Tshikapa, RDC-La tension politique atteint un nouveau sommet dans la province du Kasaï-Tshikapa. Dandy Ilunga Shiki, conseiller coordonnateur Pool Communication du cabinet de l’honorable Jean-Marc Kabund-A-Kabund, a lancé une attaque frontale contre le gouverneur provincial Chrispin Mukendi, qu’il accuse de mauvaise gouvernance, d’inertie et de corruption.
Dans une déclaration publique aussi virulente que directe, Ilunga dresse un tableau sombre de la situation dans la province. Il fustige une gestion clanique des affaires publiques, dénonçant un gouverneur « au service d’un cercle fermé », qui détournerait les ressources publiques au détriment d’une population laissée-pour-compte.
« Il n’y a aucune vision. C’est la stagnation totale pendant que la population souffre.
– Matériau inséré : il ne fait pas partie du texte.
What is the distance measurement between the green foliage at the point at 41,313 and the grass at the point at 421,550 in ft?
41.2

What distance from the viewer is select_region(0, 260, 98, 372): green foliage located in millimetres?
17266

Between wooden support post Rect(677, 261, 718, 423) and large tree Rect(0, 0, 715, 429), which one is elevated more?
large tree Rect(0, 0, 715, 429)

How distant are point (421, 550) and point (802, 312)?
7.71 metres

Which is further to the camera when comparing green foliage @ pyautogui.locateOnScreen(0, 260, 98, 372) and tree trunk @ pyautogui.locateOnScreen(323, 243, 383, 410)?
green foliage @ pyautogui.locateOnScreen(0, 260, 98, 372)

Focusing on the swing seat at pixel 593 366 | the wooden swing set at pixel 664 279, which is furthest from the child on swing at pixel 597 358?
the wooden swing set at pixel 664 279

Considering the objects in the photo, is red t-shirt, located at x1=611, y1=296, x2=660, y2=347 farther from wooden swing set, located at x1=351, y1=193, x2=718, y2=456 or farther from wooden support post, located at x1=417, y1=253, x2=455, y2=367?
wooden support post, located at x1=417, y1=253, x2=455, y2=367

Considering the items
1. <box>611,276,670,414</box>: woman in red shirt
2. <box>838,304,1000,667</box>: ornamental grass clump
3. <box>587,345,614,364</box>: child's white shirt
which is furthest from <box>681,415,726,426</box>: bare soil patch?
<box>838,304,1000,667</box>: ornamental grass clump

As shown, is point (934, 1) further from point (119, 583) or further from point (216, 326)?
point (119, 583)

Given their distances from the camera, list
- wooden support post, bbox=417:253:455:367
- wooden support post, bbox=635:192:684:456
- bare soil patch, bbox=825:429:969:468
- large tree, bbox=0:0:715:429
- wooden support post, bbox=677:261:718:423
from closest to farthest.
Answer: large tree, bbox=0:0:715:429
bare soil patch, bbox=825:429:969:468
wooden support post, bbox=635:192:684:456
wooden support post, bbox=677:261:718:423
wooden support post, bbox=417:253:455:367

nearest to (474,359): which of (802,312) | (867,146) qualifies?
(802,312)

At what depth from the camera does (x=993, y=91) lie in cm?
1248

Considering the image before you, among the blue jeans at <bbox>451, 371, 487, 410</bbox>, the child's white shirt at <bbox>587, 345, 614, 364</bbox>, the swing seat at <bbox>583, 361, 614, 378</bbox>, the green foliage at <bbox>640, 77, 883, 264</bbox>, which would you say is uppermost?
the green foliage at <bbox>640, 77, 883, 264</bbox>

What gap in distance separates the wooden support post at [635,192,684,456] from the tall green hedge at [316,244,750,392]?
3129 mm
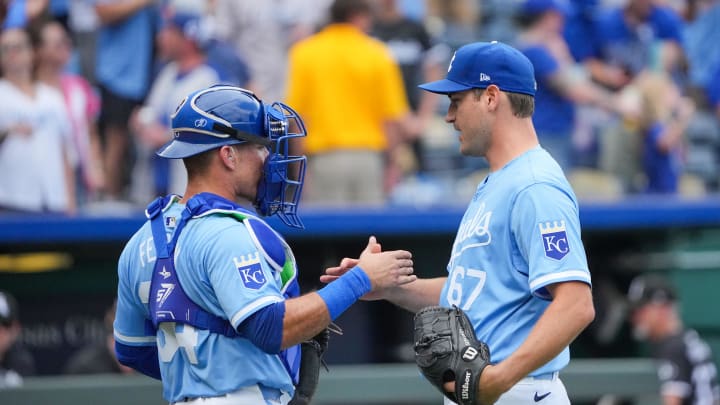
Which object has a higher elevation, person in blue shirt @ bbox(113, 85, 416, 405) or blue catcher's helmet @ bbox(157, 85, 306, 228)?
blue catcher's helmet @ bbox(157, 85, 306, 228)

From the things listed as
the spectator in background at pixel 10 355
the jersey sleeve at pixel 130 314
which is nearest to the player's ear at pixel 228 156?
the jersey sleeve at pixel 130 314

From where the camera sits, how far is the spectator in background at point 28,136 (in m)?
8.24

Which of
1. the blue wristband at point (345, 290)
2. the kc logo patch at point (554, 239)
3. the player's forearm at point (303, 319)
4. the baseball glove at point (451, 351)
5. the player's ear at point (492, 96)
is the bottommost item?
the baseball glove at point (451, 351)

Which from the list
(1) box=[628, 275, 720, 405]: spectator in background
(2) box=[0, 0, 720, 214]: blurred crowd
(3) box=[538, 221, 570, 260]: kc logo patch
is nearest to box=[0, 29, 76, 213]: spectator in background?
(2) box=[0, 0, 720, 214]: blurred crowd

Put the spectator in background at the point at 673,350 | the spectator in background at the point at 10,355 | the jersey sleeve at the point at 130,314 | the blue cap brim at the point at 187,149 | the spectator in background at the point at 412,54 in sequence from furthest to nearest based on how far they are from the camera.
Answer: the spectator in background at the point at 412,54 < the spectator in background at the point at 673,350 < the spectator in background at the point at 10,355 < the jersey sleeve at the point at 130,314 < the blue cap brim at the point at 187,149

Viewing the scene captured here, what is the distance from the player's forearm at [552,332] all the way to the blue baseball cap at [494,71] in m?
0.77

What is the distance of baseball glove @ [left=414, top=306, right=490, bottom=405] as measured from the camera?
4062mm

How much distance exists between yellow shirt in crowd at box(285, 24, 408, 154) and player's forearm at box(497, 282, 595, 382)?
441 centimetres

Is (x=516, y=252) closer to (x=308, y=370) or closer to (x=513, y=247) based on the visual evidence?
(x=513, y=247)

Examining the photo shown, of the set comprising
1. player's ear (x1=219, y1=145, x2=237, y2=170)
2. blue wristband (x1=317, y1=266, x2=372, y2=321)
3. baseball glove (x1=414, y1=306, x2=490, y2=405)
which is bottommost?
baseball glove (x1=414, y1=306, x2=490, y2=405)

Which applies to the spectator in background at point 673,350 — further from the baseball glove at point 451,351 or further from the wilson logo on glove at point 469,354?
Answer: the wilson logo on glove at point 469,354

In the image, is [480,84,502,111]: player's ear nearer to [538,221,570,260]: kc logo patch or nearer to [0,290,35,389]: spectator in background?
[538,221,570,260]: kc logo patch

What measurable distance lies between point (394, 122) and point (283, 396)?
448 cm

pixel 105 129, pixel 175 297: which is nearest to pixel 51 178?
pixel 105 129
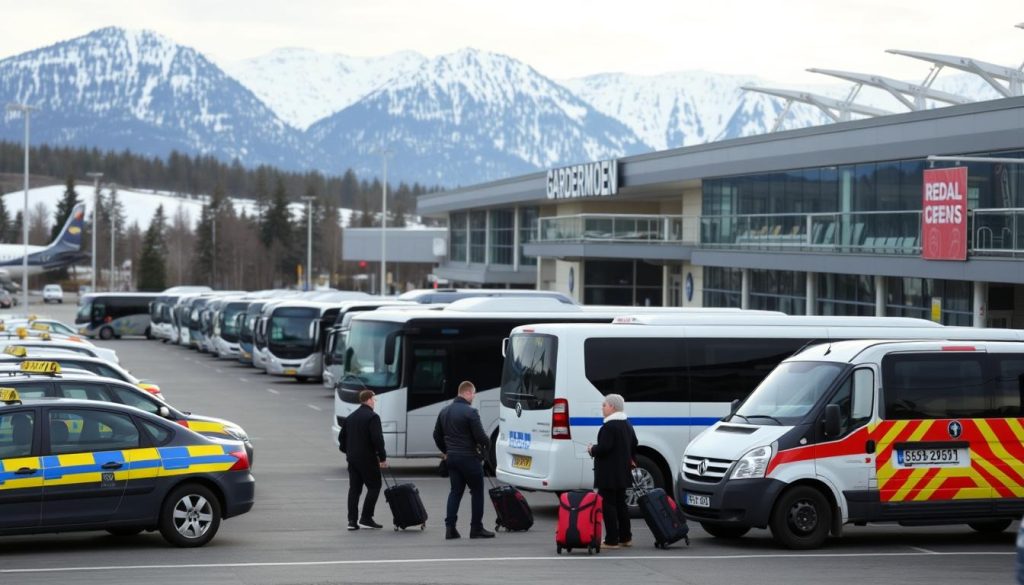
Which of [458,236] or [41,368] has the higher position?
[458,236]

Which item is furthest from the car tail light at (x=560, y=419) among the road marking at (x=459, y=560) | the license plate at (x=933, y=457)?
the license plate at (x=933, y=457)

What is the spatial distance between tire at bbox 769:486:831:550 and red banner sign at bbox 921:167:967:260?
18575 mm

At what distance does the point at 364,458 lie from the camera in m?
16.4

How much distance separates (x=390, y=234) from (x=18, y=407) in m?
97.3

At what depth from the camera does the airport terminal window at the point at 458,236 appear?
305 ft

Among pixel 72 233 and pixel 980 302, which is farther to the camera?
pixel 72 233

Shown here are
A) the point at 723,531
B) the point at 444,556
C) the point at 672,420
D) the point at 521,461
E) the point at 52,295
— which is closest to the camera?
the point at 444,556

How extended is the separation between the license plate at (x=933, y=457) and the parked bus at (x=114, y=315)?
65116mm

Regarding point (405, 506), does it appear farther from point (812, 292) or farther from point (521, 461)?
point (812, 292)

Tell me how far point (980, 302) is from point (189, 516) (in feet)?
76.4

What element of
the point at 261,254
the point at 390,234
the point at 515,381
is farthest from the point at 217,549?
the point at 261,254

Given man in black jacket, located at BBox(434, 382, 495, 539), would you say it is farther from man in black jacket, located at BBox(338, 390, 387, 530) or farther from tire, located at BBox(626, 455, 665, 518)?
tire, located at BBox(626, 455, 665, 518)

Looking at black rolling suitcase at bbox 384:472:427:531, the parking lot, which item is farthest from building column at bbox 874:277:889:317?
black rolling suitcase at bbox 384:472:427:531

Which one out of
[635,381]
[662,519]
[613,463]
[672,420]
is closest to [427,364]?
[635,381]
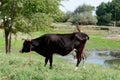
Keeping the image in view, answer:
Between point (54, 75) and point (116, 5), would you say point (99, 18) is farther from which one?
point (54, 75)

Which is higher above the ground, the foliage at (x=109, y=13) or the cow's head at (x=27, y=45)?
the cow's head at (x=27, y=45)

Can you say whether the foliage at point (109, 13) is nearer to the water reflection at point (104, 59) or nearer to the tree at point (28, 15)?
the water reflection at point (104, 59)

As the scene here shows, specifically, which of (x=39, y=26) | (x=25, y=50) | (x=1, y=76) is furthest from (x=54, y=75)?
(x=39, y=26)

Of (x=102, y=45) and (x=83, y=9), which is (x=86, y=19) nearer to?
(x=83, y=9)

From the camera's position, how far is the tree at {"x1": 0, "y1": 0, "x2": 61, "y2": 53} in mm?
26891

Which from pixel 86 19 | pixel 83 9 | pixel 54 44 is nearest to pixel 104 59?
pixel 54 44

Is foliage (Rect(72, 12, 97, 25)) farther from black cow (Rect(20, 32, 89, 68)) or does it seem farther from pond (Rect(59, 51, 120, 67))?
black cow (Rect(20, 32, 89, 68))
Le gouverneur Mukendi est un obstacle au développement du Kasaï », a affirmé Ilunga.
Parmi les nombreux griefs soulevés figurent la dégradation avancée des infrastructures, la crise d’accès à l’eau potable, l’instabilité salariale des agents de l’État, et l’abandon des travaux publics essentiels. Une situation qu’il impute directement à ce qu’il qualifie de « mauvaise gestion chronique« .
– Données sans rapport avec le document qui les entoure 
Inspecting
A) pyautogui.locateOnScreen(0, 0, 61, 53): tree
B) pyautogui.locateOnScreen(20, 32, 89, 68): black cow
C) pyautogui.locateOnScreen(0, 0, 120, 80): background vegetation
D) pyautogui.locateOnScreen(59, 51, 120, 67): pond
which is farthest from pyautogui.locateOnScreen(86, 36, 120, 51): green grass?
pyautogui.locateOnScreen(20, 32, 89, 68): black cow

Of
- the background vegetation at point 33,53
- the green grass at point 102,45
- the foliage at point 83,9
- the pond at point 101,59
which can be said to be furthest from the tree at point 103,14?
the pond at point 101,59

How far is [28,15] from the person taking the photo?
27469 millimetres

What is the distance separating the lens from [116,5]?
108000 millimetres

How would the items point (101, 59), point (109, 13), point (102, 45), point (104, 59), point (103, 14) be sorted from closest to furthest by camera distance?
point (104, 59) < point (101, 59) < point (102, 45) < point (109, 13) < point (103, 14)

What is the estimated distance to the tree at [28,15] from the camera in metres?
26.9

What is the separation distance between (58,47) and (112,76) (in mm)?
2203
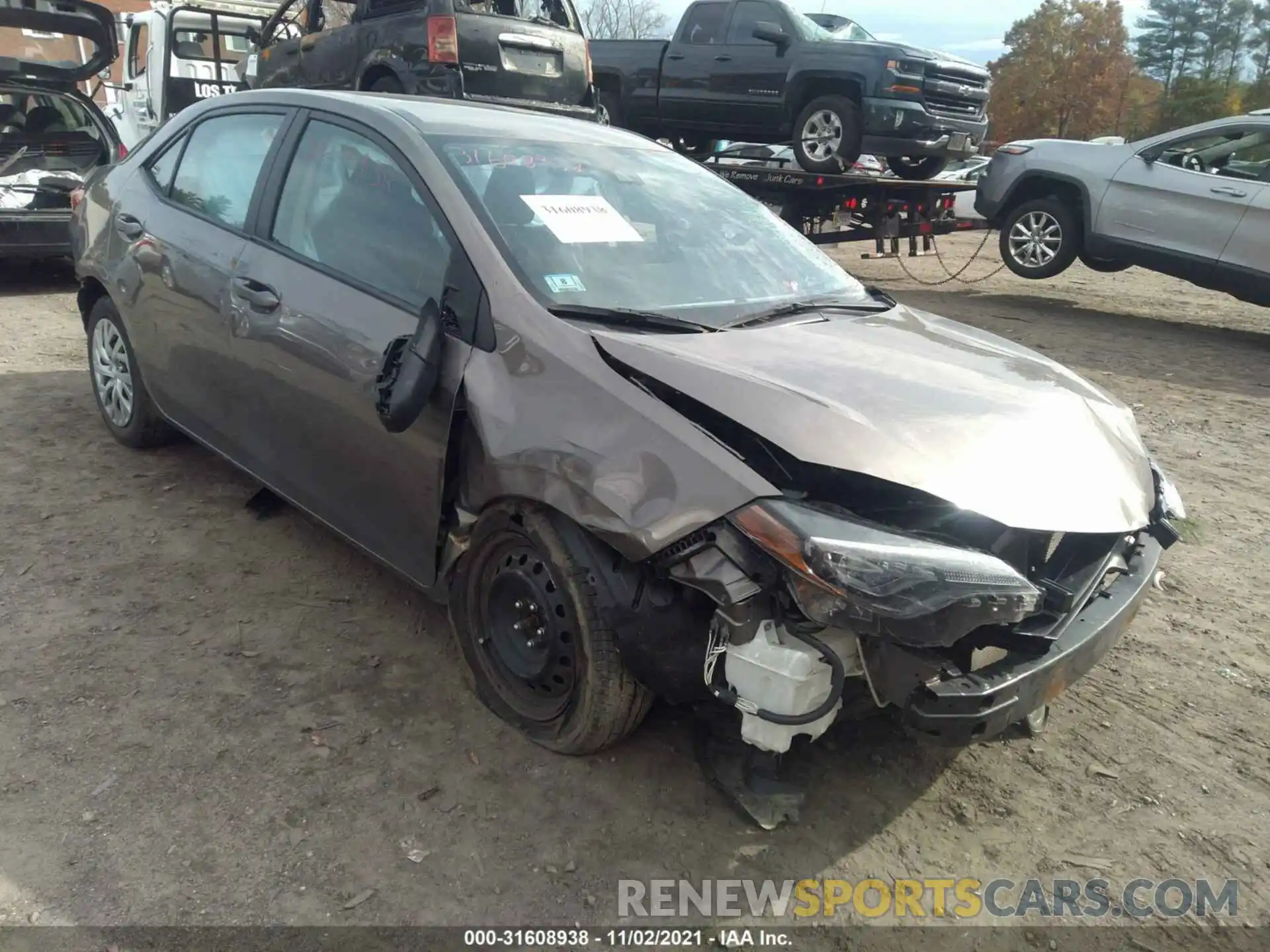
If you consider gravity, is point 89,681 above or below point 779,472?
below

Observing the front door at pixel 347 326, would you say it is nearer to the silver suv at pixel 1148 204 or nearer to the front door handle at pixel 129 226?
the front door handle at pixel 129 226

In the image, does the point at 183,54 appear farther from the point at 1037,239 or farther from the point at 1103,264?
the point at 1103,264

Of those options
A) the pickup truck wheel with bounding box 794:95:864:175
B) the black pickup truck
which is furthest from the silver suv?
the pickup truck wheel with bounding box 794:95:864:175

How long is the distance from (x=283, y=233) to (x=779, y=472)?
2109mm

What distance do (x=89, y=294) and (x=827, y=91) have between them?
7940 mm

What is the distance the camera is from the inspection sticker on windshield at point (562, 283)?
268cm

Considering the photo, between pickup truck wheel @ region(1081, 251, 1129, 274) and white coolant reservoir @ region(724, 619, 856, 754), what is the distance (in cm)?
903

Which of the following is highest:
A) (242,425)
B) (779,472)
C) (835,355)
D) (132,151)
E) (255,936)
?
(132,151)

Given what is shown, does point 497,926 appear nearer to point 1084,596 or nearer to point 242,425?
point 1084,596

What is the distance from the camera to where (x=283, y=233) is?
3.34 meters

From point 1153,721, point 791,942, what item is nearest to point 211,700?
point 791,942

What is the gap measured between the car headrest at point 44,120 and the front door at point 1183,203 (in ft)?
32.6

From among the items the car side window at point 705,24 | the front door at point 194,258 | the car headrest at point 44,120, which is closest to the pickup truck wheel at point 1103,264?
the car side window at point 705,24

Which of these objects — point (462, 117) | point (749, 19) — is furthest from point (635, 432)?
point (749, 19)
Dandy Ilunga s’en est également pris à la société Énergie du Congo (EDC), qu’il accuse de pratiques abusives, notamment dans les frais de raccordement électrique. Selon lui, cette entreprise « sous influence étrangère » profite du laxisme de l’administration Mukendi pour imposer des tarifs injustes, aggravant encore la précarité des populations locales.
Face à ce qu’il décrit comme un « désastre institutionnalisé », Ilunga appelle à une mobilisation citoyenne. Il enjoint la population à se lever contre ce qu’il qualifie de régime de l’incompétence.
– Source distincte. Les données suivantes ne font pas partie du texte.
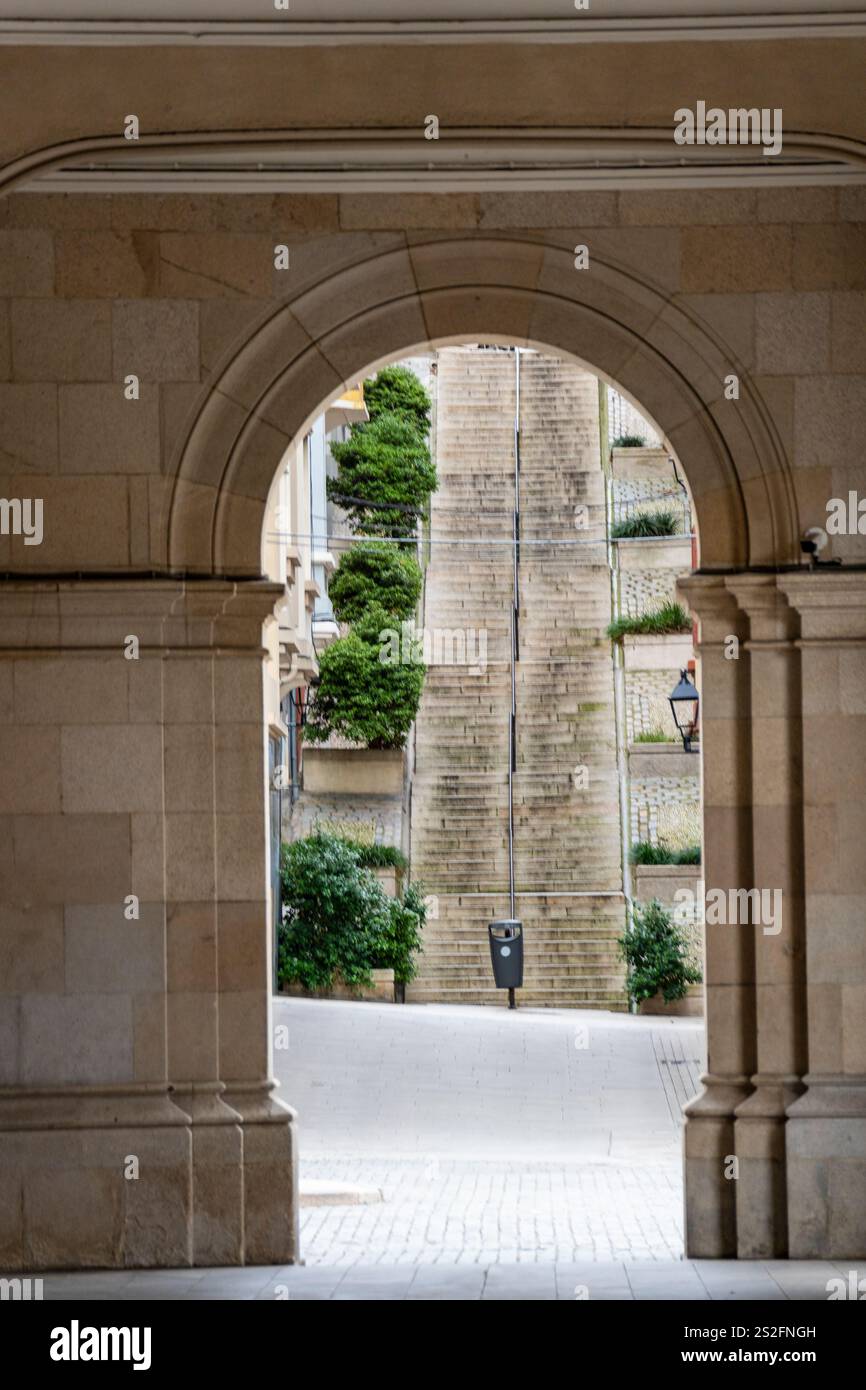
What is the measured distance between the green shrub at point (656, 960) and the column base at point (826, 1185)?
13580 millimetres

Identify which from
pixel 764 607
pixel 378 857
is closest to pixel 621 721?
pixel 378 857

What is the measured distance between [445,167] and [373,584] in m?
22.4

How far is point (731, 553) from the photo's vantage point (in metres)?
11.0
«L’heure n’est plus à la complaisance. L’Assemblée provinciale doit choisir entre le peuple et les médiocres », a-t-il lancé avec insistance.
Son cri de ralliement, « Les médiocres doivent dégager ! », fait désormais écho dans les rues de Tshikapa, où la grogne monte. Si les institutions provinciales persistent dans leur silence, une crise politique ouverte pourrait éclater dans cette province déjà en proie à de graves difficultés socio-économiques.
La réaction du gouverneur se fait encore attendre.